[Saved entries]
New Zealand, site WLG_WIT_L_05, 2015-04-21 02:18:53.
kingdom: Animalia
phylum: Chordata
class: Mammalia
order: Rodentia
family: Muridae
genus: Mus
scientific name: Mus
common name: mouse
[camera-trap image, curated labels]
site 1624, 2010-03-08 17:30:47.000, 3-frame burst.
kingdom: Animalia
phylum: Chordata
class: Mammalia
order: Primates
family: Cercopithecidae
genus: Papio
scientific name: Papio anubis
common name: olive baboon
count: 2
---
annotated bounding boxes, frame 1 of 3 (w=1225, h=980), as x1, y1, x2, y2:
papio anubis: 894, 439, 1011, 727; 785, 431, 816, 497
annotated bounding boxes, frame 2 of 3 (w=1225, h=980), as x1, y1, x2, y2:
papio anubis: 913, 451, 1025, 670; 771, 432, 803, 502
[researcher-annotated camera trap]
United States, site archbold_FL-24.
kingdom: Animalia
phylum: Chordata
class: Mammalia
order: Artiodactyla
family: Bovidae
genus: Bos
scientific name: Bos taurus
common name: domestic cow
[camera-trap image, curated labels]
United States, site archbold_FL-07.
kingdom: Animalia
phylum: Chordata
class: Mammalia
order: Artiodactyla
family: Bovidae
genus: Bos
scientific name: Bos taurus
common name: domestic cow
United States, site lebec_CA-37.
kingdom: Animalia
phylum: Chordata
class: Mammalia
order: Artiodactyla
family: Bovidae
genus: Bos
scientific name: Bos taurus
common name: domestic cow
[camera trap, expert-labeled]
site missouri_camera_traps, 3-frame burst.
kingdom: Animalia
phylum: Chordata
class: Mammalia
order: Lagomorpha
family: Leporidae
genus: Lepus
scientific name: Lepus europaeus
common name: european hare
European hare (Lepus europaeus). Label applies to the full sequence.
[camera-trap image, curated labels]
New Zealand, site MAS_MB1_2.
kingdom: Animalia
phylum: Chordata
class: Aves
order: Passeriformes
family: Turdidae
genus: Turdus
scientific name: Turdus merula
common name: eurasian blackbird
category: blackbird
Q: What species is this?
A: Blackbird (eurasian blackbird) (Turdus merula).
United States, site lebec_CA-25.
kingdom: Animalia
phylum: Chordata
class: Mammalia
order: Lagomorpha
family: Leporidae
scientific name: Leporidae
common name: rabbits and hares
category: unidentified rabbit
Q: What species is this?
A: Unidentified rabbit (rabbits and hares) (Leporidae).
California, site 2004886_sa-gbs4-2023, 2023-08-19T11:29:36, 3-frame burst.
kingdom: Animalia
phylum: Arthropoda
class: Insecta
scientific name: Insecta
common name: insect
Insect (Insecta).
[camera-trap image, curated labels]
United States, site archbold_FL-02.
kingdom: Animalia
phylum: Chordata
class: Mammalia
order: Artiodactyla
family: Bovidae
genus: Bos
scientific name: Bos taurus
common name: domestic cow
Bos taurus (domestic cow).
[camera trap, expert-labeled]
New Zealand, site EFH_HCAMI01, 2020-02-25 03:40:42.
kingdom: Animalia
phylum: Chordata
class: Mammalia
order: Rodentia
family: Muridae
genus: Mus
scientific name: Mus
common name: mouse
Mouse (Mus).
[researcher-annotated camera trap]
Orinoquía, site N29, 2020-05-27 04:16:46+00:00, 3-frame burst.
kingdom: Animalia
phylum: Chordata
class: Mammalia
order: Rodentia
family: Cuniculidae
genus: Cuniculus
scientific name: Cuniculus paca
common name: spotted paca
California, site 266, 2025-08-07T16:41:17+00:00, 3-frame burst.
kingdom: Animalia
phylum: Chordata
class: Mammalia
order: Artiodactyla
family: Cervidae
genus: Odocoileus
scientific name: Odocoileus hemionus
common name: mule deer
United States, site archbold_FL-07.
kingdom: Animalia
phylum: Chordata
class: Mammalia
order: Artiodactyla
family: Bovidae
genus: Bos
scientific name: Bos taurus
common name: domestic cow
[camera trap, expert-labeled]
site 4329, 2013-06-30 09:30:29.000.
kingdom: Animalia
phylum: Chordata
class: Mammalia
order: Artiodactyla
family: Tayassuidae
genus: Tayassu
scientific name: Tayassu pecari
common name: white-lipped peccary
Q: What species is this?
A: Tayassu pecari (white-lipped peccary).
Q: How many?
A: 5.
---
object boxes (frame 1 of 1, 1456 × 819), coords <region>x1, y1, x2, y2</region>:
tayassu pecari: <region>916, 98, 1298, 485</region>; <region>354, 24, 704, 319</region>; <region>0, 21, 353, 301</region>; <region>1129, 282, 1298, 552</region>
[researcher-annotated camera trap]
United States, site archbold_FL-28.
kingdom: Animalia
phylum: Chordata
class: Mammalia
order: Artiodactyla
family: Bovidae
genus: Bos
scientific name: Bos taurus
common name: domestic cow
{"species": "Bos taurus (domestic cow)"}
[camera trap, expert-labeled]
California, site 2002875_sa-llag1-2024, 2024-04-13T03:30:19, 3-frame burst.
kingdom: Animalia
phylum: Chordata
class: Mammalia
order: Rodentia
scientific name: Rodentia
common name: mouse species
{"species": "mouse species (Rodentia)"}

**WHAT THE TASK ASKS**:
The records above are to be reproduced exactly, with nothing left out.

**ANSWER AREA**:
New Zealand, site WLG_WIT_L_05, 2015-04-21 02:18:53.
kingdom: Animalia
phylum: Chordata
class: Mammalia
order: Rodentia
family: Muridae
genus: Mus
scientific name: Mus
common name: mouse
[camera-trap image, curated labels]
site 1624, 2010-03-08 17:30:47.000, 3-frame burst.
kingdom: Animalia
phylum: Chordata
class: Mammalia
order: Primates
family: Cercopithecidae
genus: Papio
scientific name: Papio anubis
common name: olive baboon
count: 2
---
annotated bounding boxes, frame 1 of 3 (w=1225, h=980), as x1, y1, x2, y2:
papio anubis: 894, 439, 1011, 727; 785, 431, 816, 497
annotated bounding boxes, frame 2 of 3 (w=1225, h=980), as x1, y1, x2, y2:
papio anubis: 913, 451, 1025, 670; 771, 432, 803, 502
[researcher-annotated camera trap]
United States, site archbold_FL-24.
kingdom: Animalia
phylum: Chordata
class: Mammalia
order: Artiodactyla
family: Bovidae
genus: Bos
scientific name: Bos taurus
common name: domestic cow
[camera-trap image, curated labels]
United States, site archbold_FL-07.
kingdom: Animalia
phylum: Chordata
class: Mammalia
order: Artiodactyla
family: Bovidae
genus: Bos
scientific name: Bos taurus
common name: domestic cow
United States, site lebec_CA-37.
kingdom: Animalia
phylum: Chordata
class: Mammalia
order: Artiodactyla
family: Bovidae
genus: Bos
scientific name: Bos taurus
common name: domestic cow
[camera trap, expert-labeled]
site missouri_camera_traps, 3-frame burst.
kingdom: Animalia
phylum: Chordata
class: Mammalia
order: Lagomorpha
family: Leporidae
genus: Lepus
scientific name: Lepus europaeus
common name: european hare
European hare (Lepus europaeus). Label applies to the full sequence.
[camera-trap image, curated labels]
New Zealand, site MAS_MB1_2.
kingdom: Animalia
phylum: Chordata
class: Aves
order: Passeriformes
family: Turdidae
genus: Turdus
scientific name: Turdus merula
common name: eurasian blackbird
category: blackbird
Q: What species is this?
A: Blackbird (eurasian blackbird) (Turdus merula).
United States, site lebec_CA-25.
kingdom: Animalia
phylum: Chordata
class: Mammalia
order: Lagomorpha
family: Leporidae
scientific name: Leporidae
common name: rabbits and hares
category: unidentified rabbit
Q: What species is this?
A: Unidentified rabbit (rabbits and hares) (Leporidae).
California, site 2004886_sa-gbs4-2023, 2023-08-19T11:29:36, 3-frame burst.
kingdom: Animalia
phylum: Arthropoda
class: Insecta
scientific name: Insecta
common name: insect
Insect (Insecta).
[camera-trap image, curated labels]
United States, site archbold_FL-02.
kingdom: Animalia
phylum: Chordata
class: Mammalia
order: Artiodactyla
family: Bovidae
genus: Bos
scientific name: Bos taurus
common name: domestic cow
Bos taurus (domestic cow).
[camera trap, expert-labeled]
New Zealand, site EFH_HCAMI01, 2020-02-25 03:40:42.
kingdom: Animalia
phylum: Chordata
class: Mammalia
order: Rodentia
family: Muridae
genus: Mus
scientific name: Mus
common name: mouse
Mouse (Mus).
[researcher-annotated camera trap]
Orinoquía, site N29, 2020-05-27 04:16:46+00:00, 3-frame burst.
kingdom: Animalia
phylum: Chordata
class: Mammalia
order: Rodentia
family: Cuniculidae
genus: Cuniculus
scientific name: Cuniculus paca
common name: spotted paca
California, site 266, 2025-08-07T16:41:17+00:00, 3-frame burst.
kingdom: Animalia
phylum: Chordata
class: Mammalia
order: Artiodactyla
family: Cervidae
genus: Odocoileus
scientific name: Odocoileus hemionus
common name: mule deer
United States, site archbold_FL-07.
kingdom: Animalia
phylum: Chordata
class: Mammalia
order: Artiodactyla
family: Bovidae
genus: Bos
scientific name: Bos taurus
common name: domestic cow
[camera trap, expert-labeled]
site 4329, 2013-06-30 09:30:29.000.
kingdom: Animalia
phylum: Chordata
class: Mammalia
order: Artiodactyla
family: Tayassuidae
genus: Tayassu
scientific name: Tayassu pecari
common name: white-lipped peccary
Q: What species is this?
A: Tayassu pecari (white-lipped peccary).
Q: How many?
A: 5.
---
object boxes (frame 1 of 1, 1456 × 819), coords <region>x1, y1, x2, y2</region>:
tayassu pecari: <region>916, 98, 1298, 485</region>; <region>354, 24, 704, 319</region>; <region>0, 21, 353, 301</region>; <region>1129, 282, 1298, 552</region>
[researcher-annotated camera trap]
United States, site archbold_FL-28.
kingdom: Animalia
phylum: Chordata
class: Mammalia
order: Artiodactyla
family: Bovidae
genus: Bos
scientific name: Bos taurus
common name: domestic cow
{"species": "Bos taurus (domestic cow)"}
[camera trap, expert-labeled]
California, site 2002875_sa-llag1-2024, 2024-04-13T03:30:19, 3-frame burst.
kingdom: Animalia
phylum: Chordata
class: Mammalia
order: Rodentia
scientific name: Rodentia
common name: mouse species
{"species": "mouse species (Rodentia)"}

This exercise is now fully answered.